• _What to produce_: Gather each line below that contains the word "trunk".

• _Input_:

=-=-=

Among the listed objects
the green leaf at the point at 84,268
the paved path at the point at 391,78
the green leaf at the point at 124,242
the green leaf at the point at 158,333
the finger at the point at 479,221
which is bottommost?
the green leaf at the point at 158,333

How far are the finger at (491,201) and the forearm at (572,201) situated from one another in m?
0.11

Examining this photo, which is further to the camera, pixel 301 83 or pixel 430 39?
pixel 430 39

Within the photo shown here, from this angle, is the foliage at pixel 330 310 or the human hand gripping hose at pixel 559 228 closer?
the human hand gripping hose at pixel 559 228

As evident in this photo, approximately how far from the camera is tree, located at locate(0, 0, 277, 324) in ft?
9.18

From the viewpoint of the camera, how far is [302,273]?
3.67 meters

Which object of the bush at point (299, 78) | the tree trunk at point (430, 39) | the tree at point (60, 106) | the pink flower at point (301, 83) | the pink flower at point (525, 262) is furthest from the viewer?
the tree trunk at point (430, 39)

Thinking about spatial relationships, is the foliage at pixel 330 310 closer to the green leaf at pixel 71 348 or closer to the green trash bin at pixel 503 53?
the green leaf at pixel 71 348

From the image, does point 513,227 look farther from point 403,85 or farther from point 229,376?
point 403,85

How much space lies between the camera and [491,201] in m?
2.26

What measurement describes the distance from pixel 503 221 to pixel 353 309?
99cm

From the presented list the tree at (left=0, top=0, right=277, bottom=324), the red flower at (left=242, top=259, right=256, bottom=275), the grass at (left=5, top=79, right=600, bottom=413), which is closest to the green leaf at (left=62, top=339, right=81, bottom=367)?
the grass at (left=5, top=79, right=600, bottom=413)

=-=-=

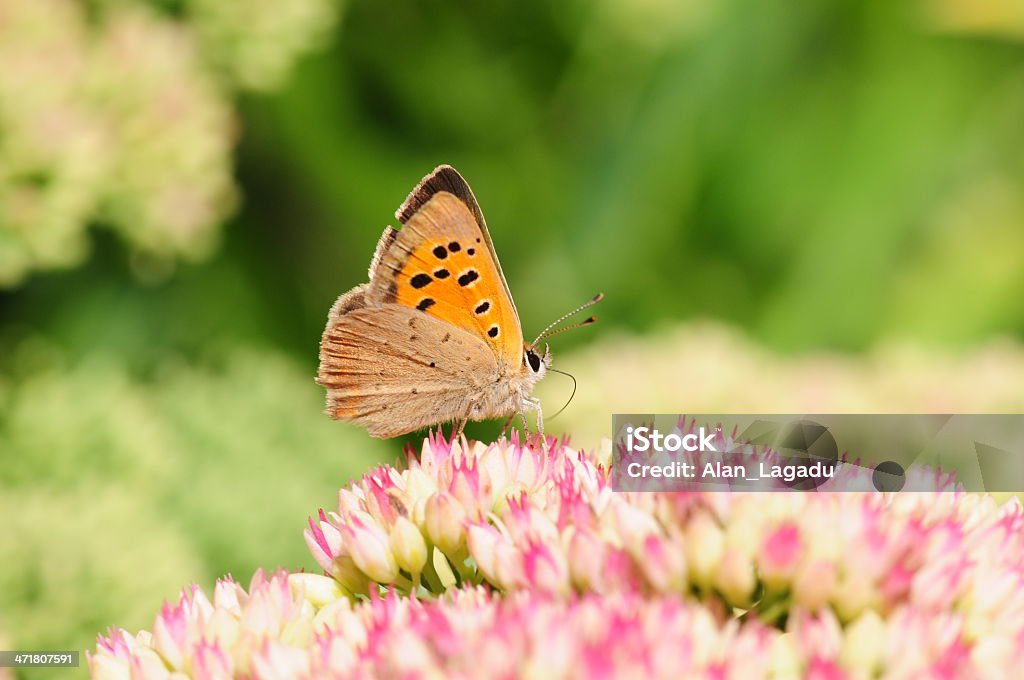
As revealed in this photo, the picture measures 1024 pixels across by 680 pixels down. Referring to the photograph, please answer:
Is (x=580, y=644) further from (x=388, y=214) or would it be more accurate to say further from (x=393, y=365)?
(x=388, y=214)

=-=-=

• _Exercise result_:
Which object of the bush at point (299, 78) | the tree trunk at point (430, 39) | the tree at point (60, 106) | the pink flower at point (301, 83) | the pink flower at point (525, 262) is furthest from the viewer?
the tree trunk at point (430, 39)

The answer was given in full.